Il giorno in cui Matteo Renzi riceveva l’incarico di formare il nuovo Governo ho incontrato in Municipio una rappresentanza di imprenditori e artigiani.Dopo la loro visita ho scritto una lettera al neo Presidente del Consiglio che ritengo quanto mai attuale in quanto esprime il punto di vista di un Sindaco che, ogni giorno, fa i conti con la crisi che colpisce la sua Comunità ed è consapevole di quante energie e potenzialità questo nostro Paese ha e potrebbe mettere in campo.
Tra queste il talento, lo spirito imprenditoriale e la caparbietà di una realtà di piccole e medie imprese, unica al mondo, che nei vari campi della produzione dei servizi, al patrimonio pubblico e alla Comunità; dell’innovazione; del turismo; della cultura potrà darci tanto se supportata e non soffocata da un’inerzia negativa.
Caro Matteo,
questa mattina hai ricevuto l’incarico per formare il nuovo Governo.
Più o meno nello stesso momento io ho incontrato una delegazione della Confartigianato
che mi ha rappresentato le ragioni della grande manifestazione nazionale delle piccole e medie imprese in programma a Roma e di cui certo sei a conoscenza.
Questi due fatti, apparentemente così distanti fra loro, sono però accomunati da ciò che
mi hai detto quando l’altro giorno ti ho augurato il mio “in bocca al lupo” ovvero che idealmente ed emotivamente non avresti mai smesso di essere un Sindaco.
Da Sindaco perciò, come me, conosci la realtà quotidiana degli artigiani che ogni mattina alzano la saracinesca, in senso fisico e simbolico, e creano ricchezza e occupazione.

....................

# COMPITI:
1. Trascrivi dal testo della lettera a Renzi il passo che va da "Da Sindaco perciò, come" fino a "ricchezza e occupazione.".
2. Come proseguiresti il testo della lettera a Renzi dopo l'ultima frase riportata? Scrivine il seguito.

....................

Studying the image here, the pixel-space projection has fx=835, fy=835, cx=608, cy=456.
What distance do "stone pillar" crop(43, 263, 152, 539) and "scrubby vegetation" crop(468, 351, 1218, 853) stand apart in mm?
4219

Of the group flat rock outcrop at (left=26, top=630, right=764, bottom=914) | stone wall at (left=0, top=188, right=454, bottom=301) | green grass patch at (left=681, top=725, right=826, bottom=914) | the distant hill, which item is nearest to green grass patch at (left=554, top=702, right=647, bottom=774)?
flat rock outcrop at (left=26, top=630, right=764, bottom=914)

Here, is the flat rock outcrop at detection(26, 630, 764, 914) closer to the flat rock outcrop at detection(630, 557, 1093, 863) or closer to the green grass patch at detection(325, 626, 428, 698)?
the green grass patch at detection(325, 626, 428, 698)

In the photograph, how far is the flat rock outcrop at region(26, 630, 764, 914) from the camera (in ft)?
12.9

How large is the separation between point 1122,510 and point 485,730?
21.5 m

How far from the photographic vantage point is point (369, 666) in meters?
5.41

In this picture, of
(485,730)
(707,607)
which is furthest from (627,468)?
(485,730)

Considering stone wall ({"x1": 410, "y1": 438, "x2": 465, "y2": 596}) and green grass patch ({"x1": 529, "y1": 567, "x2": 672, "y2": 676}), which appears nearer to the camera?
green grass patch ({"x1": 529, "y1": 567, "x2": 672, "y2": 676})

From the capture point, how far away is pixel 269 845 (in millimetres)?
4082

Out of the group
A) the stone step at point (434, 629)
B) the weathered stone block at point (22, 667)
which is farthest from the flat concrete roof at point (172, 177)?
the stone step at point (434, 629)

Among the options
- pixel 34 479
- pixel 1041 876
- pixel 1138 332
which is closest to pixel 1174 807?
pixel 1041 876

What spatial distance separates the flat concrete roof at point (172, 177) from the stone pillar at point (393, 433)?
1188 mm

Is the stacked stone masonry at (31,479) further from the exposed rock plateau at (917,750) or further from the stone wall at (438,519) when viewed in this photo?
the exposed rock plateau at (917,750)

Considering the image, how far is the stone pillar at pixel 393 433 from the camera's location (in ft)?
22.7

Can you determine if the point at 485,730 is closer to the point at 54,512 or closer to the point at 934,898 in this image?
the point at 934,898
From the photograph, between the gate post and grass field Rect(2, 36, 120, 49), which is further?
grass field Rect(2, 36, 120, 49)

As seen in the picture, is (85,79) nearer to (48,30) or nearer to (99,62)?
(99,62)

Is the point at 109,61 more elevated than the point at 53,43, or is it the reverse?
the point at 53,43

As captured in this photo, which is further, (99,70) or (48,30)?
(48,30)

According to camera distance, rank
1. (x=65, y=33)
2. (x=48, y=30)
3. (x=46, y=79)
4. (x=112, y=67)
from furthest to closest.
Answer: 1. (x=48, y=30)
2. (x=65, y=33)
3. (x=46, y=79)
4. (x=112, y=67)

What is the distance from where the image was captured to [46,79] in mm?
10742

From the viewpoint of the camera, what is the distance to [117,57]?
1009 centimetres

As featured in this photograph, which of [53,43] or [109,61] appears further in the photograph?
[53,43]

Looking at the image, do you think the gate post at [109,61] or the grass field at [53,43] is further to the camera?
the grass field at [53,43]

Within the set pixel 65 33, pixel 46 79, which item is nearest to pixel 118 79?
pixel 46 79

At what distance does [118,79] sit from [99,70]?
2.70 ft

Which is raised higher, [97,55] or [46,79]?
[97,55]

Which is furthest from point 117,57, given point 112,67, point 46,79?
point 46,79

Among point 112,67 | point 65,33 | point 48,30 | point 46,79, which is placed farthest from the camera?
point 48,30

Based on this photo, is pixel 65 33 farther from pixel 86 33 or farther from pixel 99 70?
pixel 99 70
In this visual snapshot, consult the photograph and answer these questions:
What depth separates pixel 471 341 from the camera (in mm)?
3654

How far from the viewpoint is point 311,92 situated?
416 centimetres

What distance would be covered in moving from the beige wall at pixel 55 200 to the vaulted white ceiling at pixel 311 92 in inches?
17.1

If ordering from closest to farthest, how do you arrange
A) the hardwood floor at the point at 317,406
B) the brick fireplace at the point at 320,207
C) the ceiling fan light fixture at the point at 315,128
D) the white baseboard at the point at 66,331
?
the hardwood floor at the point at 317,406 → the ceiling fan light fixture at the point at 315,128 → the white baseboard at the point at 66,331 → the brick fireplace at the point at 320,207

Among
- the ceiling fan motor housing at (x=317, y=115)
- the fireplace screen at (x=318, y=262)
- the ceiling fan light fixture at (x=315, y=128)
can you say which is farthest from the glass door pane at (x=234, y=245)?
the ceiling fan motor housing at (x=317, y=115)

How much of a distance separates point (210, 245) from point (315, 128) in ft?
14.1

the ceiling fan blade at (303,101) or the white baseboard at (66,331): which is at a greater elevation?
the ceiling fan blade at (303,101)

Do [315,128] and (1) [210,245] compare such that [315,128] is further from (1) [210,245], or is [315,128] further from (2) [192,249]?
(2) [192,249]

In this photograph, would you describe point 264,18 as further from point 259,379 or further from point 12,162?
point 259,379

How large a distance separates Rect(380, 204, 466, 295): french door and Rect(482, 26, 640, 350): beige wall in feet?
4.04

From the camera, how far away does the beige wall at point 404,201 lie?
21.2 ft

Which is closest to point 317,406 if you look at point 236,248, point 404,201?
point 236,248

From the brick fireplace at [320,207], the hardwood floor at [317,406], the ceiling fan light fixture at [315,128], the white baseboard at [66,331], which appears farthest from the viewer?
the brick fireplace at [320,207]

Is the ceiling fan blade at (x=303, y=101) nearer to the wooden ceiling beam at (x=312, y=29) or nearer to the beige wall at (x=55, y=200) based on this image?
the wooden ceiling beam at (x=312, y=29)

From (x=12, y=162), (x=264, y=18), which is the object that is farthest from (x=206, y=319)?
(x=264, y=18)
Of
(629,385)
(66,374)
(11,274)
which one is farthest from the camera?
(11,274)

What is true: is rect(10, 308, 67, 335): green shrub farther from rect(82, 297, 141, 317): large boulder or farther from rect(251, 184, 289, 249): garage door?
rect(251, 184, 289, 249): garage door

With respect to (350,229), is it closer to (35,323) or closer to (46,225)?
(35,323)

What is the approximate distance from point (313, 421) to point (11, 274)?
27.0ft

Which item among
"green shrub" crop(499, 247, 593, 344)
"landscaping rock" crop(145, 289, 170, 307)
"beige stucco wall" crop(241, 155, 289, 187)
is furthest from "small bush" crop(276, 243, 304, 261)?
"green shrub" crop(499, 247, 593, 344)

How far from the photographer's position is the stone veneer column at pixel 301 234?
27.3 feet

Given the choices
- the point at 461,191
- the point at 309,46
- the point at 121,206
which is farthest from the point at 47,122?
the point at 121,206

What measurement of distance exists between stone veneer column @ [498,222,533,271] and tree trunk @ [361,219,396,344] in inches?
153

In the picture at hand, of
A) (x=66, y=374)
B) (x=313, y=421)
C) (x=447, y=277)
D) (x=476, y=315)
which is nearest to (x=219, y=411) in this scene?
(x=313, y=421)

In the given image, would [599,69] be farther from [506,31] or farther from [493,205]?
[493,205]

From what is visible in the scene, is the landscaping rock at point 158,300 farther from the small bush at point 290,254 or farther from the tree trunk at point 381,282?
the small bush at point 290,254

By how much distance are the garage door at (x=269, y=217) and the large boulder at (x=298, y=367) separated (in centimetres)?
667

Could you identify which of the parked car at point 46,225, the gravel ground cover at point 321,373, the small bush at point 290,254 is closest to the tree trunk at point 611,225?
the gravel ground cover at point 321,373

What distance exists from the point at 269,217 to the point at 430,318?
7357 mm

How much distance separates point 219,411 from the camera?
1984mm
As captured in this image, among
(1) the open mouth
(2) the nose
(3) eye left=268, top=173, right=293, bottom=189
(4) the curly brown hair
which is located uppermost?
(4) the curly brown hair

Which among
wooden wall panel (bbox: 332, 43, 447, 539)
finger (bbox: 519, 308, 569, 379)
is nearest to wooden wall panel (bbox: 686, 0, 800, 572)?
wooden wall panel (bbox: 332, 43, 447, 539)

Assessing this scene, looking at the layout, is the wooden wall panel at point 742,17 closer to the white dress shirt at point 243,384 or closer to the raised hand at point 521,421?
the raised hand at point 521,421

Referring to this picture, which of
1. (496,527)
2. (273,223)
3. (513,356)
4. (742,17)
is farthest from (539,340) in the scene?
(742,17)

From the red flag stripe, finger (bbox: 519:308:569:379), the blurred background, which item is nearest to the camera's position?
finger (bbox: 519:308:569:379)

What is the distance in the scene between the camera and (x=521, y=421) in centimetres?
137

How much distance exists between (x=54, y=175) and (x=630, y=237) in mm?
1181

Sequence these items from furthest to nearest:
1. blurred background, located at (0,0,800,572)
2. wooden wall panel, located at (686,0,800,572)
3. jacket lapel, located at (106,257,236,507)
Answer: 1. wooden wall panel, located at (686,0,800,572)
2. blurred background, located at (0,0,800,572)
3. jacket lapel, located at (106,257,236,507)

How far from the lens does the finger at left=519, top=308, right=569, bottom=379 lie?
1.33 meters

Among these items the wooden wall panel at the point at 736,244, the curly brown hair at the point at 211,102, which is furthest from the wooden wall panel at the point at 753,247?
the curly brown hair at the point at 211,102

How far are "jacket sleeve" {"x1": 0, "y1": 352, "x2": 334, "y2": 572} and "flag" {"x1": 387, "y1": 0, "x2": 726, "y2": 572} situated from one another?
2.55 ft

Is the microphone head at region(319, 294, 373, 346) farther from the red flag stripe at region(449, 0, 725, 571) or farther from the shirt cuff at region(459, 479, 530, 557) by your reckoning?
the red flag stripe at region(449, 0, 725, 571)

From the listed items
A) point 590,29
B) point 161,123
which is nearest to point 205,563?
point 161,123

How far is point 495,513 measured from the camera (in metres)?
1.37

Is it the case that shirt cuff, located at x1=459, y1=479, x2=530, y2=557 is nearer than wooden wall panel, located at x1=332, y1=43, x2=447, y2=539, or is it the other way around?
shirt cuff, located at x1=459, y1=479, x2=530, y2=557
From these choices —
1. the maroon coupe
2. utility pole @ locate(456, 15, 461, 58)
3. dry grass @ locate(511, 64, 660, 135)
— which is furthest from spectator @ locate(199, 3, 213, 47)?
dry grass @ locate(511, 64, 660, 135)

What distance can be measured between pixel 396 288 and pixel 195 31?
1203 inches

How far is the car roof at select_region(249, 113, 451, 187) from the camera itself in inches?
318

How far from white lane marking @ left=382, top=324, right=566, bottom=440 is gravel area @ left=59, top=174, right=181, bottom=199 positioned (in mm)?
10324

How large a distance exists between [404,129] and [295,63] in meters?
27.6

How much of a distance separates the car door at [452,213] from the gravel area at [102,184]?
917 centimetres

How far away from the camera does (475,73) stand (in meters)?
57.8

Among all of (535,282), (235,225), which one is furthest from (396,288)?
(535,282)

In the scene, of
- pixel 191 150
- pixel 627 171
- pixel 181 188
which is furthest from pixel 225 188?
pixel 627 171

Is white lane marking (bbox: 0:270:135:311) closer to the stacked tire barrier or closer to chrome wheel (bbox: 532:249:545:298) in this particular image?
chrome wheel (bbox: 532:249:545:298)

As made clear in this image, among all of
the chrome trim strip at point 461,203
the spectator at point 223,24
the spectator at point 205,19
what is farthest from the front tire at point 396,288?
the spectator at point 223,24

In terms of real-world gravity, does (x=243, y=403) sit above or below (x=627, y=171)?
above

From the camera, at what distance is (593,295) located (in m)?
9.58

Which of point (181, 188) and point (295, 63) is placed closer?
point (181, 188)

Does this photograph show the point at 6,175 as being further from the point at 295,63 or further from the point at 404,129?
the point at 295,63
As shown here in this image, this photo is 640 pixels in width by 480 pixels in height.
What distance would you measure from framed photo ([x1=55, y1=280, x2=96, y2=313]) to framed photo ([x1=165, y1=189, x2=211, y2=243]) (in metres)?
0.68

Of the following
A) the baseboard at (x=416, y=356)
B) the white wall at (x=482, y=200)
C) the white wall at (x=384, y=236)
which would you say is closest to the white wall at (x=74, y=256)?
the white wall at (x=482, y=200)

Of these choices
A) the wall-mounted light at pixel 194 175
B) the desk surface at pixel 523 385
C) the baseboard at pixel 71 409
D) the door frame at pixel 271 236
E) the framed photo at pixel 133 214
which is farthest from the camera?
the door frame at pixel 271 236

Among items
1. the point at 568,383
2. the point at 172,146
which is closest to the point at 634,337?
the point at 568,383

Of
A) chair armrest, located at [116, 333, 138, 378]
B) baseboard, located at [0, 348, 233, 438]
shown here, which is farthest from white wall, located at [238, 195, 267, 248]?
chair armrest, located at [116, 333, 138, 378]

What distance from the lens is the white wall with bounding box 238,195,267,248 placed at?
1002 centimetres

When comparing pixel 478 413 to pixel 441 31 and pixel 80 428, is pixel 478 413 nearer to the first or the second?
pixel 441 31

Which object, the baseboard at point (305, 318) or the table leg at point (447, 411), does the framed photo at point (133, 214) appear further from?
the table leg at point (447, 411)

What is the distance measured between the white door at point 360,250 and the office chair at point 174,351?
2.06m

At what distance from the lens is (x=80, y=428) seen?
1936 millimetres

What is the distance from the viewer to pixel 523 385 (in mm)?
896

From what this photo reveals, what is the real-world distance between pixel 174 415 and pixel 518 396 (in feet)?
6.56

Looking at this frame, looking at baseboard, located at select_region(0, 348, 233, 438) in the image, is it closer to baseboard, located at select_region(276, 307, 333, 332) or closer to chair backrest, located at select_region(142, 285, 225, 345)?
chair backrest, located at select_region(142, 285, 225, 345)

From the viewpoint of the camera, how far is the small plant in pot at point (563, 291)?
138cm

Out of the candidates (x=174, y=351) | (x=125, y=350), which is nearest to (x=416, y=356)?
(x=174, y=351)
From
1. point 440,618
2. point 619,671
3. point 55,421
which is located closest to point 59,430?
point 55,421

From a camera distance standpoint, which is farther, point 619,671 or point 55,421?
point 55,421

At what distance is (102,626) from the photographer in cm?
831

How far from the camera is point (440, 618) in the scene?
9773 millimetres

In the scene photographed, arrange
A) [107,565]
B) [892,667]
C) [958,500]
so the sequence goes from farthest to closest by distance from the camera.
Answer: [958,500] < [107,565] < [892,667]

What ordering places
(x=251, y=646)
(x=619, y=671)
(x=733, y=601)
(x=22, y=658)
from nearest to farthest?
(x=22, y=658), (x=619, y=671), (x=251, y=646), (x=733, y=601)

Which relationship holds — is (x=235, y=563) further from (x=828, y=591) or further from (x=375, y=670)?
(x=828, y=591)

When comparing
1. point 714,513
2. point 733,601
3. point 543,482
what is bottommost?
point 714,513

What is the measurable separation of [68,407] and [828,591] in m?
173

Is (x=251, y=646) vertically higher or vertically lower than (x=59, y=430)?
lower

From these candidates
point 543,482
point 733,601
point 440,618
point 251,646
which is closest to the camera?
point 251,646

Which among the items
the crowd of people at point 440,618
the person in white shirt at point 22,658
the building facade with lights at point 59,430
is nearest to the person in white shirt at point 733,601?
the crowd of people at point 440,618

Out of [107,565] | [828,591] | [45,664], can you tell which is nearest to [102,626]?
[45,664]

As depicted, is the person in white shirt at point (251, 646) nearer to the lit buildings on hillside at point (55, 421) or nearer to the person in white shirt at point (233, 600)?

....................

# RISPOSTE AI COMPITI:
1.
Da Sindaco perciò, come me, conosci la realtà quotidiana degli artigiani che ogni mattina alzano la saracinesca, in senso fisico e simbolico, e creano ricchezza e occupazione.

2.
Sai con quanta fatica hanno messo su le loro aziende, le hanno fatte crescere facendo
così crescere l’Italia: hanno dato un contributo fondamentale alla diffusione del benessere, alla coesione sociale, a mantenere vive e valorizzare tradizioni di mestieri, capacità manuali,
creatività, che nascono dalla cultura profonda di questo Paese e che lo rendono per certi versi unico.
Hanno saputo innovare, evolversi e hanno creato posti di lavoro, tanti, in particolare
quando le ristrutturazioni delle grandi imprese mandavano gente a casa.
Lo hanno fatto fra tante difficoltà, non ultime le arretratezze strutturali del cosiddetto
“Sistema Italia“, una pressione fiscale crescente, in molti casi insostenibile, aggravata dal peso e dai costi di un sistema burocratico che noi come Sindaci ben conosciamo.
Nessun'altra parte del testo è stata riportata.